EXERCISE: Rewrite the rows from the start through the line with "67.9 metres", swapping "sandstone" for "limestone" and keeping everything else the same. Leave the pictures out.

Excerpts of spatial question data:
━━━━━━━━━━━━━━━━
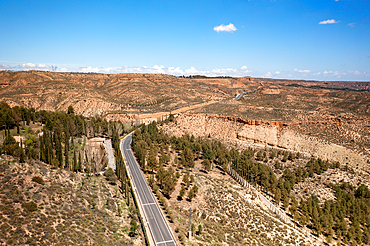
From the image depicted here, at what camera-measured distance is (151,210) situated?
3847 cm

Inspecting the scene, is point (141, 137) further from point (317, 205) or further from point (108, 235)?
point (317, 205)

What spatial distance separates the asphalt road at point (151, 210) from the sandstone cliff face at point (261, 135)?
36.3 m

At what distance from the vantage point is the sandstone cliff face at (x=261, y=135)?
67.9 metres

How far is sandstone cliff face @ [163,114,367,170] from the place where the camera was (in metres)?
67.9

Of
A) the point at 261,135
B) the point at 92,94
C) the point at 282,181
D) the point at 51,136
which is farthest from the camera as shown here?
the point at 92,94

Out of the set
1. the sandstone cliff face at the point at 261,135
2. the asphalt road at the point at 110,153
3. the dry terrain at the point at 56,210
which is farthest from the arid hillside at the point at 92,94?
the dry terrain at the point at 56,210

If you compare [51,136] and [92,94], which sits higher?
[92,94]

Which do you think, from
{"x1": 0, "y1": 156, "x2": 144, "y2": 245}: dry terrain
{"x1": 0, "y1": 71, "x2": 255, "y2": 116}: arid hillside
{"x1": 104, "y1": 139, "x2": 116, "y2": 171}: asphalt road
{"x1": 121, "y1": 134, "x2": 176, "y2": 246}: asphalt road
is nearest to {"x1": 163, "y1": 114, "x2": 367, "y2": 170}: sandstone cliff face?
{"x1": 0, "y1": 71, "x2": 255, "y2": 116}: arid hillside

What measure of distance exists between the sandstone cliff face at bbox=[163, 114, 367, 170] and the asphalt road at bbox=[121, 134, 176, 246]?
1428 inches

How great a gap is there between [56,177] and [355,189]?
60.7 meters

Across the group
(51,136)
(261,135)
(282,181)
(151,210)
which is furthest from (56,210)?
(261,135)

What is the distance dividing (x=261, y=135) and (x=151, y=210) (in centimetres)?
5577

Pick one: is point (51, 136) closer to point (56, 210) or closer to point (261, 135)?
point (56, 210)

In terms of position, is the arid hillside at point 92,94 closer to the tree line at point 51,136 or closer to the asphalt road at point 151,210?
the tree line at point 51,136
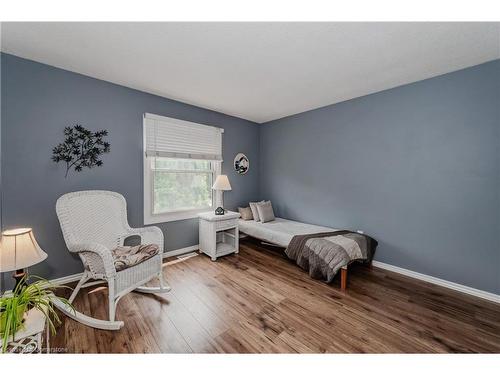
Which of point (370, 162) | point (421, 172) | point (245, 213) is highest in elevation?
point (370, 162)

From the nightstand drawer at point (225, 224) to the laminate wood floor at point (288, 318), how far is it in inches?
28.8

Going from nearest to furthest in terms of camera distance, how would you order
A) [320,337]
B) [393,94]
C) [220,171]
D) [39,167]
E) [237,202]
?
[320,337] < [39,167] < [393,94] < [220,171] < [237,202]

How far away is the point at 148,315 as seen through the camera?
185 centimetres

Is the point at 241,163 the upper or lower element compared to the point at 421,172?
upper

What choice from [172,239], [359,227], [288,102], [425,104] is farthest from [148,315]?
[425,104]

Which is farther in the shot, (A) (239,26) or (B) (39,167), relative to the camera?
(B) (39,167)

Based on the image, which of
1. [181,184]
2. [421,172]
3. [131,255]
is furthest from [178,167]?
[421,172]

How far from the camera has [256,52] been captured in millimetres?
1954

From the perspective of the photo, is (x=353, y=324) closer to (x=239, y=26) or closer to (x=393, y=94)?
(x=239, y=26)

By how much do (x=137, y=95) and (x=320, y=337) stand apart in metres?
3.50

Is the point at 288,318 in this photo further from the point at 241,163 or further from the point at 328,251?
the point at 241,163

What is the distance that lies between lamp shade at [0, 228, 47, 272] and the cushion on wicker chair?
0.55 metres

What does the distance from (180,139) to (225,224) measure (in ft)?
5.05

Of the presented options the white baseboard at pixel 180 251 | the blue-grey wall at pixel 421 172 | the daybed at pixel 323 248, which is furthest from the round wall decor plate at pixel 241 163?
the white baseboard at pixel 180 251
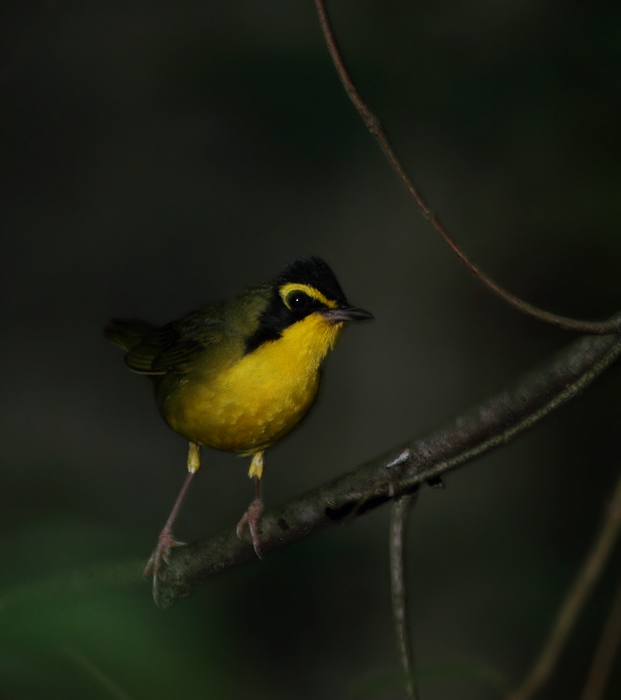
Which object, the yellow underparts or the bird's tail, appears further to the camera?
the bird's tail

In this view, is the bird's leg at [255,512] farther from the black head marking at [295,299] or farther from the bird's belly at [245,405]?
the black head marking at [295,299]

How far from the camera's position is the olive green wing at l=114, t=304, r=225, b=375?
11.8 ft

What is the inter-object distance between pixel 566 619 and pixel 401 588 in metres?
0.60

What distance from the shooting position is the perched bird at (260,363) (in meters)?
3.21


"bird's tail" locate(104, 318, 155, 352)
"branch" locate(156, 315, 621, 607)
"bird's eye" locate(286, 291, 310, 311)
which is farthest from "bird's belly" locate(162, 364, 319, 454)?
"bird's tail" locate(104, 318, 155, 352)

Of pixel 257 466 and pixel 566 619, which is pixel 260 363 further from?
pixel 566 619

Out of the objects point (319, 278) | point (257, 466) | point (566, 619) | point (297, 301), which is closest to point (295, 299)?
point (297, 301)

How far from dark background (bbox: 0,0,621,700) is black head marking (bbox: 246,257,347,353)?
108 cm

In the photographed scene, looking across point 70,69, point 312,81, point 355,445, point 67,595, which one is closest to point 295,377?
point 312,81

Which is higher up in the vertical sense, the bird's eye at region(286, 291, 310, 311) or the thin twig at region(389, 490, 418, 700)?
the bird's eye at region(286, 291, 310, 311)

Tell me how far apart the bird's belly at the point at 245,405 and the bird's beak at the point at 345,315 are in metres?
0.27

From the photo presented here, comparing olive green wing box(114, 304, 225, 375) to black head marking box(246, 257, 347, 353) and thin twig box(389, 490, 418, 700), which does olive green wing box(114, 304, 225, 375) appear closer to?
black head marking box(246, 257, 347, 353)

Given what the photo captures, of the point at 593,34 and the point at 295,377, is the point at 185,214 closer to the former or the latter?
the point at 295,377

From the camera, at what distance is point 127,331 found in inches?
180
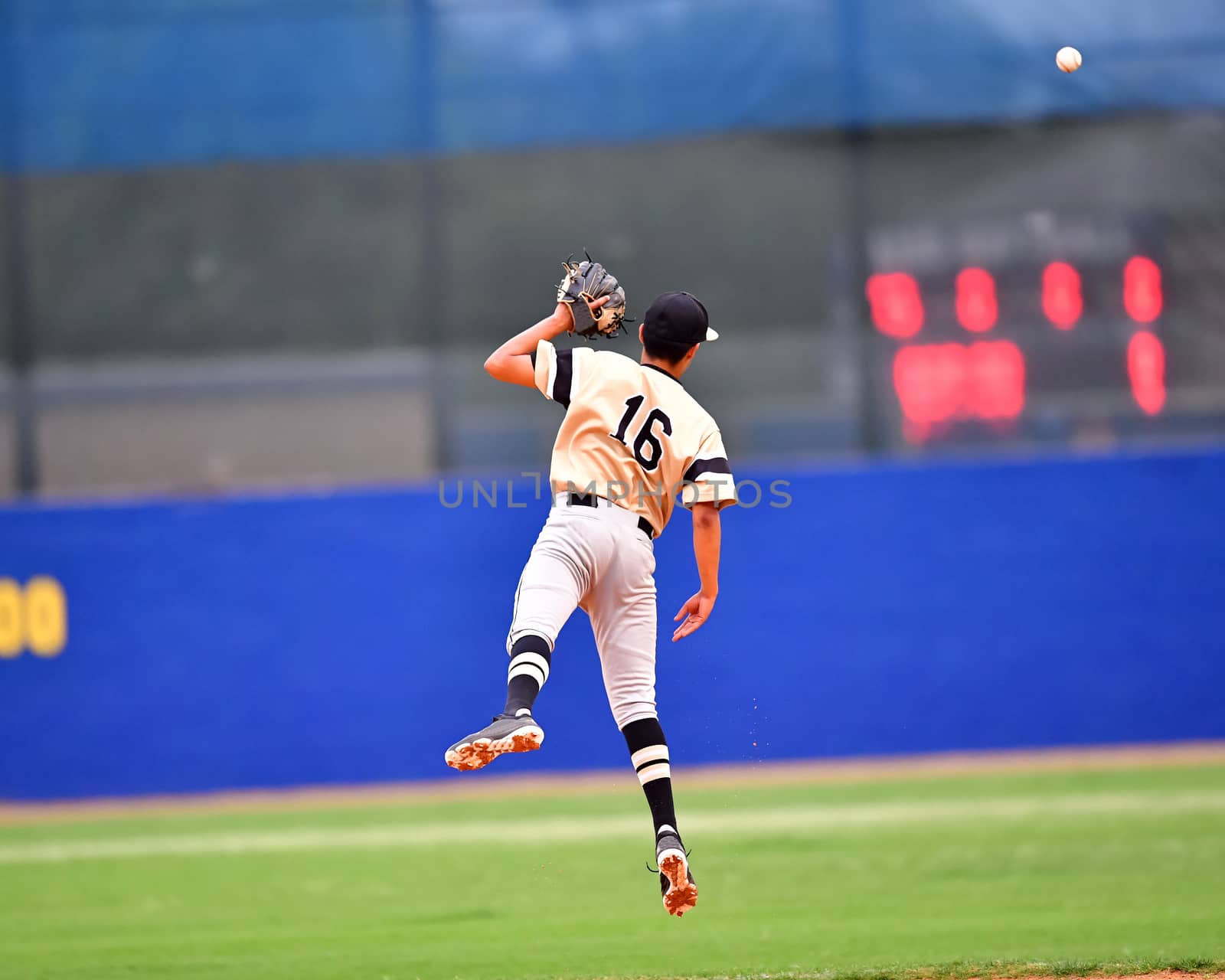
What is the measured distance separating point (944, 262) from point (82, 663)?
675 cm

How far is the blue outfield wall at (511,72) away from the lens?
456 inches

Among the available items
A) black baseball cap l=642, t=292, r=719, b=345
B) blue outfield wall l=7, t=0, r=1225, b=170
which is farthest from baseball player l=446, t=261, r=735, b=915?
blue outfield wall l=7, t=0, r=1225, b=170

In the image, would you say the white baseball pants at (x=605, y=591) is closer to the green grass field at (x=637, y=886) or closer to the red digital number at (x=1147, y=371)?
the green grass field at (x=637, y=886)

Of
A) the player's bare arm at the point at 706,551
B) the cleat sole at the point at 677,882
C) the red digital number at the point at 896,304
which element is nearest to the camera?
the cleat sole at the point at 677,882

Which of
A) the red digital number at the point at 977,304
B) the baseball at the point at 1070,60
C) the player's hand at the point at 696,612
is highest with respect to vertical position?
the baseball at the point at 1070,60

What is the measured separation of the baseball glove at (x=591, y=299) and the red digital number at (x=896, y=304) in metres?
6.49

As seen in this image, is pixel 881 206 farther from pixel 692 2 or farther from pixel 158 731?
pixel 158 731

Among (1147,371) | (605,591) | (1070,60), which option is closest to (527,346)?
(605,591)

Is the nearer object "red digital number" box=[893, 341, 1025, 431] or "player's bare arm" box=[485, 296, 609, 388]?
"player's bare arm" box=[485, 296, 609, 388]

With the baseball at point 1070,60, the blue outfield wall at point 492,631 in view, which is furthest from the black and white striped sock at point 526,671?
the blue outfield wall at point 492,631

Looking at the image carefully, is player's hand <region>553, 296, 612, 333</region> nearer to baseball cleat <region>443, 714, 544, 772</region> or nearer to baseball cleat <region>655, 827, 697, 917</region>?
baseball cleat <region>443, 714, 544, 772</region>

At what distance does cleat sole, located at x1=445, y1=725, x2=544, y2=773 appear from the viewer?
177 inches

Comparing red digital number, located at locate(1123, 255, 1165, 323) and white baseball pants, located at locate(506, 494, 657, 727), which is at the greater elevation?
red digital number, located at locate(1123, 255, 1165, 323)

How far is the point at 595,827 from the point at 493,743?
543cm
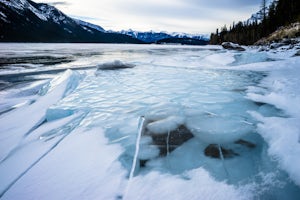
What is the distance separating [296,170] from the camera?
208 cm

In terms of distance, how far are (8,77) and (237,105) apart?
9501 mm

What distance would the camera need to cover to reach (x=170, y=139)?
2889mm

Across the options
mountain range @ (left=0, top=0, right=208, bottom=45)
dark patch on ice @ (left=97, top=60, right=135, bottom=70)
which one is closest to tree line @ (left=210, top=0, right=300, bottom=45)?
dark patch on ice @ (left=97, top=60, right=135, bottom=70)

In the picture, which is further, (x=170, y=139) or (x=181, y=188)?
(x=170, y=139)

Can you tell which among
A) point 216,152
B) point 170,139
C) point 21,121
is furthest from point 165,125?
point 21,121

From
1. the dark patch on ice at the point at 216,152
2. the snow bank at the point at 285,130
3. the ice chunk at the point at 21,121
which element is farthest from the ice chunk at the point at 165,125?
the ice chunk at the point at 21,121

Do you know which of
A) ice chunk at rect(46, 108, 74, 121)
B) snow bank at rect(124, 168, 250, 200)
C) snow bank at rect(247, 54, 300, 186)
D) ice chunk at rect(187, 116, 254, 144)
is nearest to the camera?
snow bank at rect(124, 168, 250, 200)

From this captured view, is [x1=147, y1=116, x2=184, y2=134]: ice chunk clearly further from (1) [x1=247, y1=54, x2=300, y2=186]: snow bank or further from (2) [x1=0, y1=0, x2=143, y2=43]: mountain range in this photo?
(2) [x1=0, y1=0, x2=143, y2=43]: mountain range

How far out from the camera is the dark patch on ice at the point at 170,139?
2658 mm

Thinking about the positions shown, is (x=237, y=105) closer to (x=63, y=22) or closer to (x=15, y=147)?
(x=15, y=147)

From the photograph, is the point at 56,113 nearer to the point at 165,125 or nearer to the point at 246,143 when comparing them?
the point at 165,125

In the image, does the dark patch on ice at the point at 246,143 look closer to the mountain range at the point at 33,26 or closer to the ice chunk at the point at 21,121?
the ice chunk at the point at 21,121

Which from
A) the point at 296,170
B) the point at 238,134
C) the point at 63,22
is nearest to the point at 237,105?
the point at 238,134

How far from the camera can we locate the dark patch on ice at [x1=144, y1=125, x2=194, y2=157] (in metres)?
2.66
━━━━━━━━━━━━━━━━
RESPONSE BELOW:
From the image depicted here, at what camera-measured distance is (151,210) situated?
3847 cm

Inspecting the scene, is point (141, 137) further from point (317, 205) or further from point (108, 235)?
point (317, 205)

What spatial distance separates the asphalt road at point (151, 210) from the limestone cliff face at point (261, 135)?
36.3 m

At what distance from the vantage point is the limestone cliff face at (x=261, y=135)?
67.9 metres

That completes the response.